E “Tudo química” tem o refrão “É tudo química, felicidade, eu sei/Leva pra longe a tristeza do Jeca Tatu”. Mais Charme Chulo, impossível.

CLIPES
Até aqui, a banda lançou dois clipes baseados em singles de “O negócio é o seguinte”: “Nem a saudade” e “Rabo de foguete”. Segundo Leandro Delmonico, o planejamento é produzir mais dois vídeos.

Em relação ao material em áudio, um fã do Charme Chulo avisou que vai prensar o novo álbum no formato de CD com tiragem limitada para colecionadores. Mas as faixas do disco estão disponíveis hoje em todas as plataformas digitais para audição.

E sobre a agenda de shows, Delmonico avisa que a banda fará duas apresentações de lançamento em dezembro, sendo que uma delas será presencial em Curitiba e outra virtual. “Em 2022, queremos viajar um pouco com o disco”, finaliza.

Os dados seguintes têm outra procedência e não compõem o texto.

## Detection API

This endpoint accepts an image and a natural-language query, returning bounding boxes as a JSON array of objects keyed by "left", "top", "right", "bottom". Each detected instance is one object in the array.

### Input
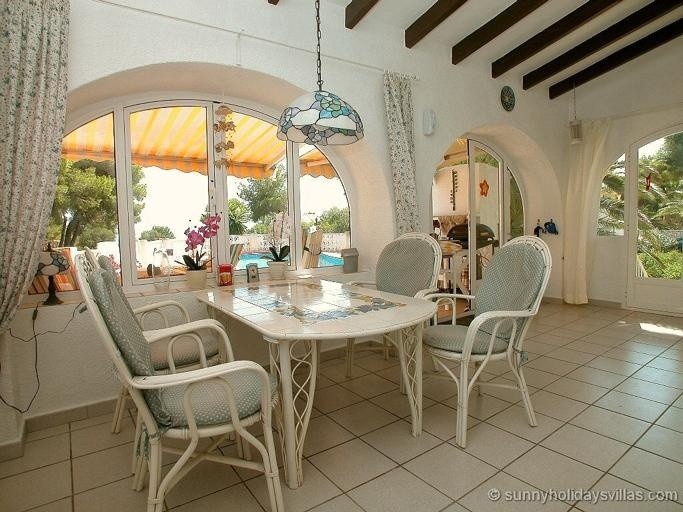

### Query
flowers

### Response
[{"left": 173, "top": 211, "right": 227, "bottom": 269}]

Capa do novo álbum, cujo projeto gráfico é de Carlos Bauer (Foto: Reprodução)

FORMAÇÃO
Com quatro álbuns de estúdio na bagagem – “Charme Chulo” (2007), “Nova Onda Caipira” (2009), “Crucificados Pelo Sistema Bruto” (2014) e “O negócio é o seguinte” (2021) -, o Charme Chulo é formado por Igor Filus (voz), Leandro Delmonico (viola, guitarra e voz), Hudson Antunes (baixo) e Douglas Vicente (bateria).

Segundo Delmonico, o terceiro álbum foi bastante liderado por Igor e “fala muito da nossa experiência no mercado musical independente brasileiro antes de 2014 (havíamos morado em São Paulo com a banda e tudo o mais)”.